A special Wahkon Days event, “Kayak to Spider Island,” took place out of Wahkon City Park on Saturday morning. The kayak excursion was a free event (with an optional canned good donation) out to Spider Island, owned by Carole Erickson. This was the first time Erickson allowed a tour of the island.
Steve Dubbs organized the event and greeted the 30-plus group of kayakers on a perfect August morning with little wind to create chop on the lake. “Spider Island has an interesting history. The island was once owned by the founder of Northwest Airlines, and Charles Lindbergh was a guest. There are rumors that the mob once owned it,” said Dubbs.
The event began at 9 a.m., and kayakers were soon out paddling on smooth water at the sound of a potato gun fire. The excursion was well-organized with life boats nearby to rescue or reprieve if needed. In about an hour, kayakers arrived at Spider Island where Carole and her two daughters, Becky Danielson and Nancy Bock, were graciously there to welcome the group with beverages and scones. Family and volunteer methodically helped kayakers out of their kayaks onto the dock and carried the kayaks onto the island.

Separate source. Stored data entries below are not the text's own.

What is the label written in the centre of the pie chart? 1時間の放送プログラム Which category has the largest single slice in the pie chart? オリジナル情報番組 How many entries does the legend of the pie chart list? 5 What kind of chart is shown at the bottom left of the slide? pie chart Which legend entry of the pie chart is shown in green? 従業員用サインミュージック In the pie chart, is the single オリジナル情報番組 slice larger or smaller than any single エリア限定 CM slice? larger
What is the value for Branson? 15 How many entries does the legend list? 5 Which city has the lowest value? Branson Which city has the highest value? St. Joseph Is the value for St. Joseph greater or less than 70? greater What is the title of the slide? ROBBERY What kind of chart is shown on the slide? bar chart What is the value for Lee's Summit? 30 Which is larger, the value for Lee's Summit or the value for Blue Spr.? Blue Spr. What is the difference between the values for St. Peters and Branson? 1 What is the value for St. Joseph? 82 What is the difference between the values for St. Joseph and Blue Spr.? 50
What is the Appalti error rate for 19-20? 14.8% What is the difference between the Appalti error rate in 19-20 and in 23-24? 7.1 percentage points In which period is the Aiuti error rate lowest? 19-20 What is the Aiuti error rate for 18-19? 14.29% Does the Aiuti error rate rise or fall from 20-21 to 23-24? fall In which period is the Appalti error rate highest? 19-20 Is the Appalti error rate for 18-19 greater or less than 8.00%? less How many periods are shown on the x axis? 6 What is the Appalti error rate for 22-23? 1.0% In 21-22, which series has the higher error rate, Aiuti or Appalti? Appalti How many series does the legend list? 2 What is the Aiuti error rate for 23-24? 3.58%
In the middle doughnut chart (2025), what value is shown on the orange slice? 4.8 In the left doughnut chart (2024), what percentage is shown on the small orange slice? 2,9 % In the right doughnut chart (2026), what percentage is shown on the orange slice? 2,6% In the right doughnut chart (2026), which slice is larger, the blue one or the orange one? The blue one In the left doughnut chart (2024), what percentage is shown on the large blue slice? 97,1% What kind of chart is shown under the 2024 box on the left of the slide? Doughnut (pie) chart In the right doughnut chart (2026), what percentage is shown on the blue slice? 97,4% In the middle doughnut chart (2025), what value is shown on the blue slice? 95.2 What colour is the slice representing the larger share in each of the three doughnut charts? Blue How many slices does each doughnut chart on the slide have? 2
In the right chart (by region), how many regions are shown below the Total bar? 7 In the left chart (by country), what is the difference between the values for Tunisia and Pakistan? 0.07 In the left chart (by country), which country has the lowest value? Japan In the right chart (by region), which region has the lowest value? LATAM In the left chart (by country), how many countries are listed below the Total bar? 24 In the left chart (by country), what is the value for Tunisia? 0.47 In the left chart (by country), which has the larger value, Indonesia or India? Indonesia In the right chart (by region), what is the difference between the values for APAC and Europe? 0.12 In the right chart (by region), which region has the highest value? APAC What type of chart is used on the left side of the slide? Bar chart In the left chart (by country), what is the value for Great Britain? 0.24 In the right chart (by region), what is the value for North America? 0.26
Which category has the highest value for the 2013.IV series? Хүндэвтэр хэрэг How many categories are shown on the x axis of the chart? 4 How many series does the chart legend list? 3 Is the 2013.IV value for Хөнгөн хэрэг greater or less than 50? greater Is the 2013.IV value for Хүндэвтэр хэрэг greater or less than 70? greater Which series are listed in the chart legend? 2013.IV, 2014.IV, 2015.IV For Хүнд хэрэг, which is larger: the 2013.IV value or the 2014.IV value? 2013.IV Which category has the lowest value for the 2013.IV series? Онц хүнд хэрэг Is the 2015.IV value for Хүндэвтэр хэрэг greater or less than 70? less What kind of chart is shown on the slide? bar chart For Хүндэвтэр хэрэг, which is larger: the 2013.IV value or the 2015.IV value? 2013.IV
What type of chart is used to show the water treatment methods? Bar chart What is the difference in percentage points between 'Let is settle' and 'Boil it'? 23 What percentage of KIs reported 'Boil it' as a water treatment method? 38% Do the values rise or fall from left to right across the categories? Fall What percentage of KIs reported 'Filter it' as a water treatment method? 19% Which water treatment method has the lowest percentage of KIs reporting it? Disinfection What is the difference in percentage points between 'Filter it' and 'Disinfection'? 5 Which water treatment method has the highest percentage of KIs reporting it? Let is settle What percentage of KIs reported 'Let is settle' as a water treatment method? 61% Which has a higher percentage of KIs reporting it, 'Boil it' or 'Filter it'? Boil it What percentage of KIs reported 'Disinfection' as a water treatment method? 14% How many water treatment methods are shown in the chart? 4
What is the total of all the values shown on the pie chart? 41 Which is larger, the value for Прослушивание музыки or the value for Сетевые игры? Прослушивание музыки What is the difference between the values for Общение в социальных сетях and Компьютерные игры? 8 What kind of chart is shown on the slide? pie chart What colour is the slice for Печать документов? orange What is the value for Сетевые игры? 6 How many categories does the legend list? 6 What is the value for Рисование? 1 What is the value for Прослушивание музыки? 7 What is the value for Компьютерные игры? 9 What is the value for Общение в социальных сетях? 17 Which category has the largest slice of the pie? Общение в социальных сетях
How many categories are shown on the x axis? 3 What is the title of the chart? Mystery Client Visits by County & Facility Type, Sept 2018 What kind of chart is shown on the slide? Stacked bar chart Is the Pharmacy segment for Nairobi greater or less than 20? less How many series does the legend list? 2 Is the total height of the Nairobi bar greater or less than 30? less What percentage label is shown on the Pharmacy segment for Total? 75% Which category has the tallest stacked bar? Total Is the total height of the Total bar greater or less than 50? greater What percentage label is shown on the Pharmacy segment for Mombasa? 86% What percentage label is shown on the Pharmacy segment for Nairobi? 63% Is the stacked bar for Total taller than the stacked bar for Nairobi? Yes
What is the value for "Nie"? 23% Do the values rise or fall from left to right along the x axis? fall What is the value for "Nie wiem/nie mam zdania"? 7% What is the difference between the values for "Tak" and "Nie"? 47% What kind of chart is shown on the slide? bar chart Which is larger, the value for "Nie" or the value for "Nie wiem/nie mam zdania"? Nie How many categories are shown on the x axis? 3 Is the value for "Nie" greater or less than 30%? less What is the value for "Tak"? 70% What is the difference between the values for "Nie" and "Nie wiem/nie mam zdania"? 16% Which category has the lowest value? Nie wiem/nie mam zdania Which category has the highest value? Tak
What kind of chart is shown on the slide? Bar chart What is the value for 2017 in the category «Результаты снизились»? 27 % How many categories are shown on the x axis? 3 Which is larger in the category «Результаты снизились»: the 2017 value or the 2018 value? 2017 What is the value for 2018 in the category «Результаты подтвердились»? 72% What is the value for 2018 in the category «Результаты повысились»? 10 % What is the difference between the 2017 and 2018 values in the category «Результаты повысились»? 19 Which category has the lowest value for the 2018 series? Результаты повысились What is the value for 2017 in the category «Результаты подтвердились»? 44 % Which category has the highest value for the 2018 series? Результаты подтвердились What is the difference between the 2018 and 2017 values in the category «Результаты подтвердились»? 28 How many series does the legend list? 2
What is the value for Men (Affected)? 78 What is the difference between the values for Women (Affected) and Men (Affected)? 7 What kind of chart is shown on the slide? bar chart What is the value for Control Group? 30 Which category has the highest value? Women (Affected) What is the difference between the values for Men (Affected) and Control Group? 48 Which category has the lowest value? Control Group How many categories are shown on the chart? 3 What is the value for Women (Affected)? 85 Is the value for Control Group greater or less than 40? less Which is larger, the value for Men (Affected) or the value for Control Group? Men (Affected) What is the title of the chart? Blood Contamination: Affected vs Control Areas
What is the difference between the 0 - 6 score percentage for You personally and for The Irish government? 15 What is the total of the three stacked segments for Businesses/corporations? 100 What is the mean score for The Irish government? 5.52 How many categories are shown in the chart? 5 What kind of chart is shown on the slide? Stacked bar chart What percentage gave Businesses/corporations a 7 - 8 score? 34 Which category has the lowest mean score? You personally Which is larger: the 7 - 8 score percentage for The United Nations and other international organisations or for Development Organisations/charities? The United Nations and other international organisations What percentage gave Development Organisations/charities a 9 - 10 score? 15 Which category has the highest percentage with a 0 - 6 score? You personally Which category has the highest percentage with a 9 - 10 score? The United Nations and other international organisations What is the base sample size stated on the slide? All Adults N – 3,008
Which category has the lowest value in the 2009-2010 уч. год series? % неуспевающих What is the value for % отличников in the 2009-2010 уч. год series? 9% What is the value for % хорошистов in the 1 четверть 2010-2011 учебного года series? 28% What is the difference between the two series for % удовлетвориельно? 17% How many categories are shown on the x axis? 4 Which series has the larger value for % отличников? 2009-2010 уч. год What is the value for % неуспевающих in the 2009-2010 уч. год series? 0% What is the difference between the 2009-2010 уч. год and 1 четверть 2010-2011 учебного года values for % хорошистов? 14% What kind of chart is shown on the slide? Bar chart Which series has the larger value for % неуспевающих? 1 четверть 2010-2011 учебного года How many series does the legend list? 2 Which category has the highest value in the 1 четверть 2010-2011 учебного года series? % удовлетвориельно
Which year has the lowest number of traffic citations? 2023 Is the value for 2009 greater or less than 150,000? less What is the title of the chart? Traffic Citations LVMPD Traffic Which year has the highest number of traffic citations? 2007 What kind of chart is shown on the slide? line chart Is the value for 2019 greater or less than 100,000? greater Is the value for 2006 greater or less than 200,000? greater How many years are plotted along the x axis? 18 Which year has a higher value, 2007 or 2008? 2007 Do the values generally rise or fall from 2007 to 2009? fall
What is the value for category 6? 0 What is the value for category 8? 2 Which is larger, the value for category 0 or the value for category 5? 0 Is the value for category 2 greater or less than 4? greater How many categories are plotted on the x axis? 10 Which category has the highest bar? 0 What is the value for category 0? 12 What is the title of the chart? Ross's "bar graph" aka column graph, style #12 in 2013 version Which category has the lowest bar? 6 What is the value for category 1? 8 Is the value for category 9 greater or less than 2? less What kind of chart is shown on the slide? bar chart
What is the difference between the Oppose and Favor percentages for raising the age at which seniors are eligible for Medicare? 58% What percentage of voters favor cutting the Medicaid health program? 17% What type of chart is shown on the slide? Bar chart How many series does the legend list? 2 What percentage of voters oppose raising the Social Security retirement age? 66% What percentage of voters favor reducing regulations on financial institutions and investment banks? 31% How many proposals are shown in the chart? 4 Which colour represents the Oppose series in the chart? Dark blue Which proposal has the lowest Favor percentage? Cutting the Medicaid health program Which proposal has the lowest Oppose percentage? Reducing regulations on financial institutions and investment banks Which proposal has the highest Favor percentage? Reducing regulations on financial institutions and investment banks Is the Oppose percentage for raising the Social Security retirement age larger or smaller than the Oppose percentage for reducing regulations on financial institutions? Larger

“Because I’ve known Steve and Rob Dubbs forever … their folks used to own Izaty’s,” Carole responded when asked what made her decide to open the island up to the kayaker group. “When you get to my age, you can’t say ‘no’ to my friends’ kids.”
Carole’s husband, Dale Erickson, was a dentist in Minneapolis who passed away 10 years ago. “We purchased this place in 1974 and have now owned it for 44 years,” said Carole. The cabin has gone through a lot of changes. “When we moved in, it was so run down, we had to crawl through a window to get in and then restored the place.”
There was a fire on June 30 of 2018 caused by lightning strikes. The Ericksons have been repairing the damage since then.
One participant, Doug Anderson, of Coon Rapids, noted that he grew up in Wahkon as a kid and that his great-uncle, Art Dahlstrom, and cousin, Bill Anderson, helped create the stone retaining wall in the 1950s surrounding the island. “They used a wooden boat and a two-horse Johnson to boat supplies out to the island. It was about two miles from Twin Island, and they made lots of trips. The rocks and the sand they used were from the island,” said Anderson.
“The excursion was wonderful,” said Gail Kulick of Milaca. “It’s been this wonderful, mysterious place, and now we get to see it.”
Another participant, Lynn Steiner of Wahkon, said, “It was so generous of them to let us visit, and the history [of the island] is fascinating. Plus, it’s a spectacular view.”
After spending some time on the island, taking in the magnificent view and visiting with each other and the owners, kayakers began the 2.5 mile paddle back. Organizers of the event warned kayakers about the wind gusts causing choppy water and a more difficult trip back. They also suggested using the life jacket that was required for each of the paddlers to have with them.
The trip back was a tough one. At times, the kayak didn’t seem to move against the wind. However, pontoons were available for anyone who wanted to throw in the towel and hitch a ride back to shore. Others were available to take people home from Frederickson’s Marina if they didn’t want to cross Wahkon Bay back to the park.
At the end of the excursion was a free beverage provided by the owners of Mugg’s of Mille Lacs, Steve and Joan Dubbs.
The day was beautiful, and turnout was great. Thank you to the organizers of the event … we are looking forward to the next trip!
For those looking to get involved with future kayak excursion, Naomi Creech, of Naomi’s Bike and Paddle Rental, will be organizing a kayak club. More details will be provided in future Mille Lacs Messenger editions.